◆ TASK DIRECTIONS ◆
Where the data below begins, start duplicating lines exactly, and finish with the line containing "木陰の青空教室。IVOVOANI小学校で。"; add nothing else. Leave the pictures out.

◆ INFORMATION ◆
● ● ● ●
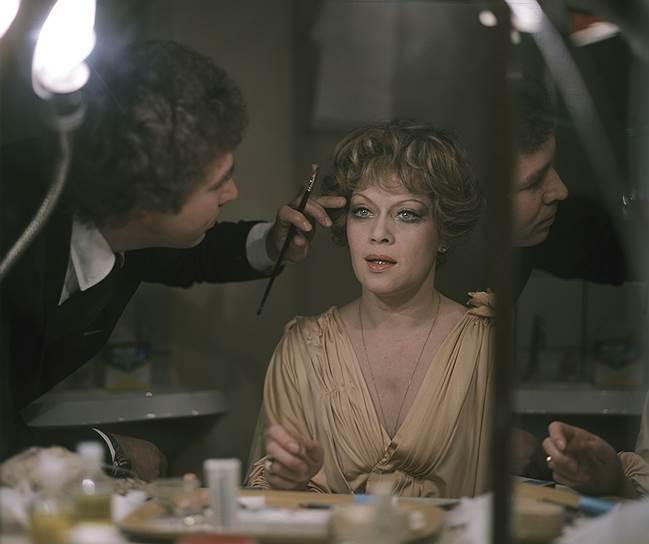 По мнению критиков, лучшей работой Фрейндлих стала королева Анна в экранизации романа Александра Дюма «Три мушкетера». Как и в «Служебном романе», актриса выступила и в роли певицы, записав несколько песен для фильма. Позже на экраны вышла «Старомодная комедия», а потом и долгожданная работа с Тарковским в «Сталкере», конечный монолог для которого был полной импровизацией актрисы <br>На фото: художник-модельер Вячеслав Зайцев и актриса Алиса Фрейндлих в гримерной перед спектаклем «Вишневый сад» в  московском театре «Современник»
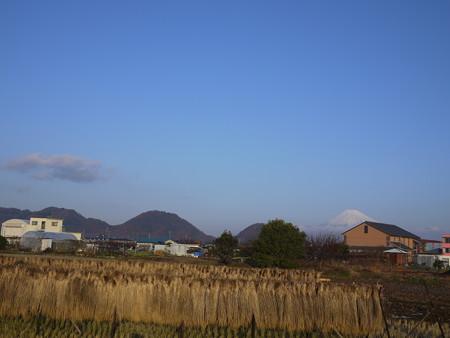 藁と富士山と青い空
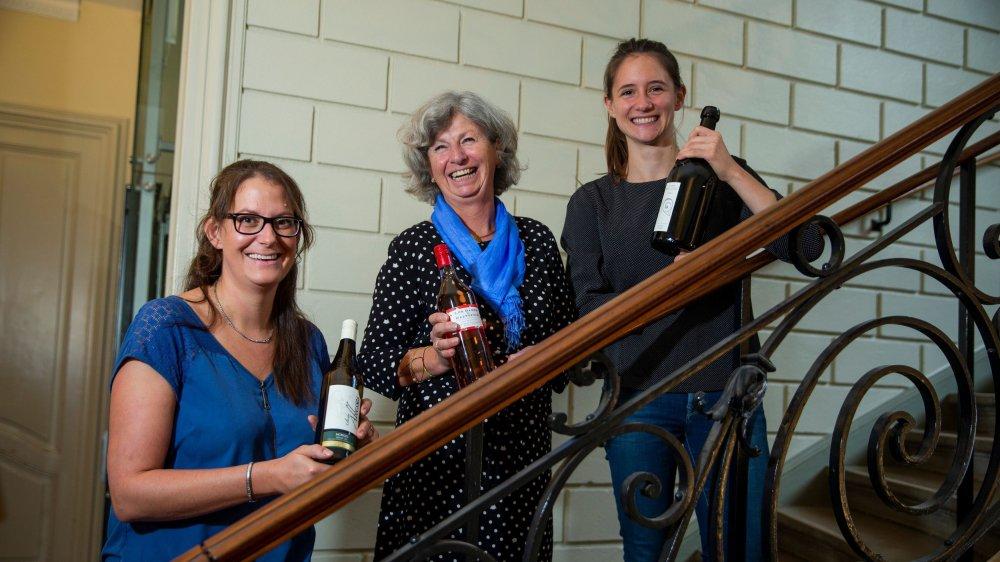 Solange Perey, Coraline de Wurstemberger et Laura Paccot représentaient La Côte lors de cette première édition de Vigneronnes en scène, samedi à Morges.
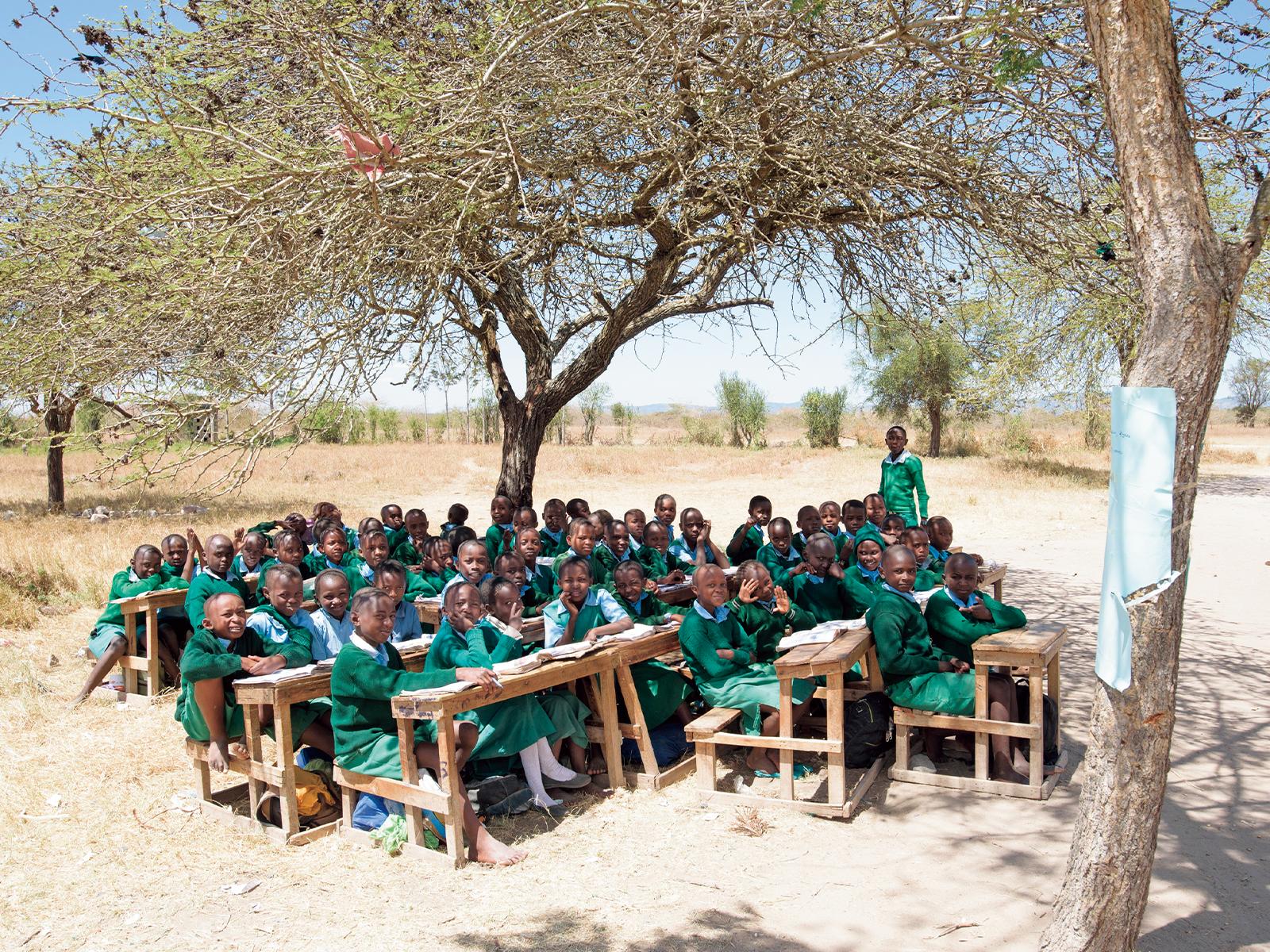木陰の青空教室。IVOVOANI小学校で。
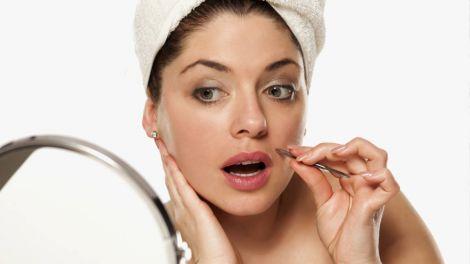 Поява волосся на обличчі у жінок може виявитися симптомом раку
● ● ● ●
◆ RESULT OF THIS EXERCISE ◆
 По мнению критиков, лучшей работой Фрейндлих стала королева Анна в экранизации романа Александра Дюма «Три мушкетера». Как и в «Служебном романе», актриса выступила и в роли певицы, записав несколько песен для фильма. Позже на экраны вышла «Старомодная комедия», а потом и долгожданная работа с Тарковским в «Сталкере», конечный монолог для которого был полной импровизацией актрисы <br>На фото: художник-модельер Вячеслав Зайцев и актриса Алиса Фрейндлих в гримерной перед спектаклем «Вишневый сад» в  московском театре «Современник»
 藁と富士山と青い空
 Solange Perey, Coraline de Wurstemberger et Laura Paccot représentaient La Côte lors de cette première édition de Vigneronnes en scène, samedi à Morges.
木陰の青空教室。IVOVOANI小学校で。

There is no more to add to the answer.